I didn't intend to, but after posting that video of India Willoughby debating Kellie-Jay Keen on daytime TV, I ended up going down a bit of a rabbithole, watching some of his other television appearances. He was the first transgender panelist on a British lunchtime show for female audiences called 'Loose Women' (arguably, he was the
loosest woman, because he has to dilate), and there are a few clips on YouTube that are worth watching, because he is deranged in all of them.
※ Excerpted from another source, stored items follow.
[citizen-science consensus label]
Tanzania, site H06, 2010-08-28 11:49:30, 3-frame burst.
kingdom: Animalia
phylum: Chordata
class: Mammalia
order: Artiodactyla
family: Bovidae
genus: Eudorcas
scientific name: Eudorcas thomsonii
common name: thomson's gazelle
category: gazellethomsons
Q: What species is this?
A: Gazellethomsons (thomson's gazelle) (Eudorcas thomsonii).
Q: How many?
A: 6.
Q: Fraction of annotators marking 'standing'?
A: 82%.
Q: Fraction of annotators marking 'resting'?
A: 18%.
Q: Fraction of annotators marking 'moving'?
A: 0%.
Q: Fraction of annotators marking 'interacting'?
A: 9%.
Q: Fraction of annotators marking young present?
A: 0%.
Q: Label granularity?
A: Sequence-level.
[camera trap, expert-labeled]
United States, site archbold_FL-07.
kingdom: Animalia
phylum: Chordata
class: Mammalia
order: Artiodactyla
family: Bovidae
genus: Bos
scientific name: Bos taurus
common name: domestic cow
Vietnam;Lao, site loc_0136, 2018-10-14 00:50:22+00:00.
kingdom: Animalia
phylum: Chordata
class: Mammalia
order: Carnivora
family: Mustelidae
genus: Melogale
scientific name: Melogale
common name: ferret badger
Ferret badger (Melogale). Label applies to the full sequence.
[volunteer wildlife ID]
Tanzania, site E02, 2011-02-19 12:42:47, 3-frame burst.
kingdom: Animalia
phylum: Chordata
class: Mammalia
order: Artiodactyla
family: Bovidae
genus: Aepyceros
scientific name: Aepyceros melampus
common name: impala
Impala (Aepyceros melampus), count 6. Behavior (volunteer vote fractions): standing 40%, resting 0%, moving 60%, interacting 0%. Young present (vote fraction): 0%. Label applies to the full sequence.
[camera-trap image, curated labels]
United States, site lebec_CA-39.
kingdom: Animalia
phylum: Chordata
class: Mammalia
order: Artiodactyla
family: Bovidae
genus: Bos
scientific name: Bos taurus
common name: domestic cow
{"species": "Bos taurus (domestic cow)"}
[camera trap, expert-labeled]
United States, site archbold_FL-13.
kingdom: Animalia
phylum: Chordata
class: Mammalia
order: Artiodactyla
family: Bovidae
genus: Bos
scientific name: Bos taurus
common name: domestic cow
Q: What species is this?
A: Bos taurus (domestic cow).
That first debate with Kellie-Jay, he's putting on this slightly shy, unsure, feel-sorry-for-me act (ironically, acting quite 'mousey', something he accuses real women of being on Twitter nowadays), but here, he is in his element, holding court over a group of women who HAVE to listen to what he has to say, and the raging narcissism and histrionic personality comes seeping out. Big sweeping gestures with his arms when he talks, loud, clear voice, "Let's all talk about
meeee!!"
In this clip, he's discussing dating as a transgender woman with guest-panelist, troon-troglodyte Frank, now Kelly Maloney, a former boxing promoter (who even in his 'Mrs Nesbitt'-style get-up, still comes across as one of the blokiest blokes to ever "A'wight mate?!"). Frank, by the way, is a
nasty piece of work in his own right (I mean, it goes without saying, I s'pose, since he trooned out), but it's really funny seeing him next to the self-obsessed attention-vacuum that is India, because he comes across as quite reasonable by comparison. India, of course, doesn't understand why you would ever divulge your trans status to someone you're going on a date with, and then claims to have got advice on love from Boy George, of all people. The same Boy George who did 15 months in prison for holding a male prostitute prisoner in his flat, beating and raping him while he was handcuffed to a radiator.
Oh, speaking of, Kelly later chimes in by saying that he doesn't have a partner, but he doesn't really want one (which totally isn't a cope because no one would have him) and then says that if he wants to lose his virginity, he'll just go hire a prostitute, which, I think we can all agree, is a very fem-brained thing to say.